9 Ekim 2013 Çarşamba

İslamoğlu Tef. Ders. KAMER (10 - 15)(168-C)



B sayfasından devam

10-) Fede'a Rabbehu enniy mağlubun fentasır;

Nihayet (Nuh da) Rabbine: "Gerçek ki ben mağlup oldum; bana yardım et" diye dua etti. (A. Hulusi)

10 - O da nihayet rabbine duâ etti, ben dedi, mağlûbum, hemen nusretini ver. (Elmalı)


Fede'a Rabbehu enniy mağlubun fentasır Allahu ekber.! Allah’ın peygamberine bakın “Bittim ya rabbi” diyor. Bittim. Her peygamberin bittim dediği bir yer var. Öyledir. İşte Nuh’ peygamberin bittim noktası bu ayet. Ve derken o rabbine ellerini kaldırdı yalvararak dedi ki; “elbet ben bittim ya rabbi. enniy mağlubun ben bittim, ben mağlup oldum. Aslında mağlup olmadı. Fakat kendi bittiğini Allah ona gösterdi. Allah’ın sünneti bu. Neden bittiğini gösterir? Bittiğini göstermese insana arkadan gelen zaferi kendisine mal eder. Onun için sünneti bu. Adeti bu Allah’ın. Bittim dedirtir. Çünkü insanın gücü sınırlıdır. Peygamber de olsa insanın gücü sınırlıdır. Ve öyle diyor Allah’ın yüce peygamberi, o ulu nebi; enniy mağlubun ben bittim ya rabbi. Fentasır, sen yet ya rabbi. Sen yardıma gel ya rabbi. Yardımıma koş yarabbi. İmdat ya rabbi.

Bitmek ve yetmek işte bütün mesele. Kulun gücü bitince Allah’ın yardımı başlar. Hz. Nuh’un yakarışını hatırlıyoruz Nuh suresinden. Ve kale Nuhun Nuh dedi ki; Nuh şöyle yalvardı. Rabbi lâ tezer 'alel Ardı minelkafiriyne deyyara. (Nuh/26) Rabbim, yer yüzünde bunlardan bir tane bırakma.
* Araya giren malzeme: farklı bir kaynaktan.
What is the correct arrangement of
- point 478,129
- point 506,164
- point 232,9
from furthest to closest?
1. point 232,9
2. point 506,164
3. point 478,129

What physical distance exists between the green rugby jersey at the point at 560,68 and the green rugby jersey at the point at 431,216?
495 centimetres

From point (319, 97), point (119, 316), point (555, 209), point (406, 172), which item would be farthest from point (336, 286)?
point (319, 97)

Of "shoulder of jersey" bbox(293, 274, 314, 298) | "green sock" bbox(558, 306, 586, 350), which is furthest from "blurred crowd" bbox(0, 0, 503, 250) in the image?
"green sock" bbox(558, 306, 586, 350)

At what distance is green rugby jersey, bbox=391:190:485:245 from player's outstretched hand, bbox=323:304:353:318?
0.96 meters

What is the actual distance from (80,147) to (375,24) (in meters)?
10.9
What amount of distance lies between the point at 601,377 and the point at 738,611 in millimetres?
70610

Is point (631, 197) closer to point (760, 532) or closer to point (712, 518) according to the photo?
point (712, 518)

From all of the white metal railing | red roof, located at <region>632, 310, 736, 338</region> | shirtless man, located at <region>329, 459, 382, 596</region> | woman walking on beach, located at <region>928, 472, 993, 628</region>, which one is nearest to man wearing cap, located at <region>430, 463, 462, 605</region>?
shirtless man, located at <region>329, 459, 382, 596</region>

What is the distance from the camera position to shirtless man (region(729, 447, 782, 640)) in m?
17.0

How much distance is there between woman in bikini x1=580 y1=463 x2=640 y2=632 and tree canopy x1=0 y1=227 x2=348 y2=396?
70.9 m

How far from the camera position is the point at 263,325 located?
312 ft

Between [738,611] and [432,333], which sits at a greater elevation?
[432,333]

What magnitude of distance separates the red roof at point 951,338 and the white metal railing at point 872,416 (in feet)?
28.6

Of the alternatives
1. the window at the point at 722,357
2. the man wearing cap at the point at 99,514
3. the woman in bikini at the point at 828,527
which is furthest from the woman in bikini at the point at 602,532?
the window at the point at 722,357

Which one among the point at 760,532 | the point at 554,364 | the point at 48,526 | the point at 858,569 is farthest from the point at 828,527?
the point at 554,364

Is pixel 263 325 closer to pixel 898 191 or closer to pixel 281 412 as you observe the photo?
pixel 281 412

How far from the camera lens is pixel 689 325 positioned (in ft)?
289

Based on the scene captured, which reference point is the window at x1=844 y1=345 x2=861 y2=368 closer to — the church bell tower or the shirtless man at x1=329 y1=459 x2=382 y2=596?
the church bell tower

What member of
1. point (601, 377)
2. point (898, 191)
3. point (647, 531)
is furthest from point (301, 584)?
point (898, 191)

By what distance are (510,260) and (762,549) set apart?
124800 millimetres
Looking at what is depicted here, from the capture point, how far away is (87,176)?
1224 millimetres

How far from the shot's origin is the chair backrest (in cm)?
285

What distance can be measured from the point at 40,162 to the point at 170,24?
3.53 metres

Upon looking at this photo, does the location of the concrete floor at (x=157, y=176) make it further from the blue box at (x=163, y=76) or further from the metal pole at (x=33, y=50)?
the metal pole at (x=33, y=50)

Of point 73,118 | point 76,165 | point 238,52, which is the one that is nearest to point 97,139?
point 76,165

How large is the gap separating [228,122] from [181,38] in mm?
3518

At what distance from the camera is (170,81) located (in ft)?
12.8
Buraya gelmiş..! Neden Kur’an da Nuh peygamberin bin yıldan 50 sene eksiğiyle tebliğ ettiği dile getirilir?

Aslında bunun mecazi karşılığı şudur; Ey muhatap bir insanın yaşayabileceği en son süreyi getir gözünün önüne Nuh ondan birazı hariç o sürenin tamamını tebliğ etti, ama yinede bu adamlara kâr etmedi. Taşa söz geçti de bunlara geçmedi. İşte bunun karşısında Nuh’a da böyle demek düştü. Rabbi lâ tezer 'alel Ardı minelkafiriyne deyyara nasıl canı yanmışsa mübarek peygamberin;

İnneKE in tezerhüm yudıllu 'ıbadeKE ve lâ yelidû illâ faciren keffara. (Nuh/27) eğer onlardan yer yüzünde  bir tane damızlık bırakırsan o da kafir doğuracak başka bir şey değil diyor. Allahuekber..! Bu da bir hikmet, ilahi bir hikmet. İlginç bir kıssa gerçekten de. Bize çok şey öğretiyor aslında. Tıkanma noktası, işte buraya gelme, yoksa bir peygamber kolay kolay, düşünebiliyor musunuz bir tarlayı bir ömür, Kur’an bunun adına 950 demiyor tabii, binden 50 eksik diyor. O farklı şeyler çünkü. Öyle diyor. Yani ömrünüzü tüketeceksiniz uğruna ama tarla size ektiğiniz hiçbir tohumu geri vermeyecek. Usanmayacaksınız, taşını ayıklayacaksınız, tezeğini kıracaksınız, bir daha süreceksiniz, sırtınızda su taşıyacaksınız, dağ bayır aşıracaksınız, avuçlarınızla tırnaklarınızla kazacaksınız, kanlarınızla sulayacaksınız ama tarla vermem de vermem diyecek. İşte bu, manzara bu.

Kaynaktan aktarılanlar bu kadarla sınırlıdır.